Statistics. All data analyses were performed using SPSS, version 24.0, software (IBM). Data are presented as the mean ± SD. In general, an independent sample, 2-tailed t test was used for comparisons among 2 groups, and 1-way ANOVA with Bonferroni’s post hoc test was used for comparisons among multiple groups. For in vivo studies, 2-way, repeated-measures ANOVA with Bonferroni’s post hoc test was performed to test the effect of LSI surgery or genotype on behavior test results at different time points. The effects of LSI surgery or genotype on endplate porosity, osteoclast function, and gene expression were analyzed by 2-way ANOVA with Bonferroni’s post hoc test. For in vitro studies, 2-way ANOVA with Bonferroni’s post hoc test was performed to test the effect of acidic condition or genotype on osteoclast differentiation and function. For all experiments, a P value of less than 0.05 was considered significant. All inclusion/exclusion criteria were preestablished, and no samples or animals were excluded from the analysis. No statistical method was used to predetermine the sample size. The experiments were randomized, and the investigators were blinded to allocation during experiments and outcome assessment.

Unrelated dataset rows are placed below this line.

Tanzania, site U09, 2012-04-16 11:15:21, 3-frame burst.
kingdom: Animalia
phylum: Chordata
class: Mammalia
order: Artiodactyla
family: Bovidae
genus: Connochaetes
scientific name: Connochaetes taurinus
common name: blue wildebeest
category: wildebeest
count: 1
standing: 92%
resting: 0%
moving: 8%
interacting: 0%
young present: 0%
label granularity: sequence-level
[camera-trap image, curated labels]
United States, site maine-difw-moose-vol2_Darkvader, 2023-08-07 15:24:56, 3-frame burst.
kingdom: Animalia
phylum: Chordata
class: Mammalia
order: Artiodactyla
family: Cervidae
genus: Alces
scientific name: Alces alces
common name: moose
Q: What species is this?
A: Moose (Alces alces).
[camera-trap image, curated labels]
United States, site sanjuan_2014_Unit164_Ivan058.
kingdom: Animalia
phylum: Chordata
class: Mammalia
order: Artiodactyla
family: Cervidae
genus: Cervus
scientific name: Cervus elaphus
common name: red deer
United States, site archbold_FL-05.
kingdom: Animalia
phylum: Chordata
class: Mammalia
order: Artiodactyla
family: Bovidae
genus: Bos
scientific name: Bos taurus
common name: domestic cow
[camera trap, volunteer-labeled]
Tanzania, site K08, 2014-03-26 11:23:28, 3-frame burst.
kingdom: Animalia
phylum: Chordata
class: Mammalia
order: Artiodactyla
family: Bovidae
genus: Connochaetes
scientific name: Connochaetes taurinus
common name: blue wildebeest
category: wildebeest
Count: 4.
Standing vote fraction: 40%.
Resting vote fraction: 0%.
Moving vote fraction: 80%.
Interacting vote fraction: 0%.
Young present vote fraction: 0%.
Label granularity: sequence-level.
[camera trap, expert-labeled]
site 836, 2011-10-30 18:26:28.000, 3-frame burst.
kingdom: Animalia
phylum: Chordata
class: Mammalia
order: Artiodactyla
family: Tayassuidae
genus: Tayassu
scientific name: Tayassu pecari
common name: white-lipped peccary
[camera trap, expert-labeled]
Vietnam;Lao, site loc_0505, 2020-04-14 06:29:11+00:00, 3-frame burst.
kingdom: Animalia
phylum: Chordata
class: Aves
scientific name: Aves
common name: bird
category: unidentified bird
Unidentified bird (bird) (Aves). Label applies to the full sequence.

Study approval. The IRB of Johns Hopkins University School of Medical granted a waiver of consent for human participants, as the specimens comprised deidentified tissue archived by the pathology department. This approach aligned with the FDA’s regulations on consent waiver (Organization Policy FDA 50.1), permitting the use of such samples for research without individual consent due to the anonymity and preexisting status of the tissue.

Data availability. Values for all data points in graphs are reported in the Supporting Data Values file.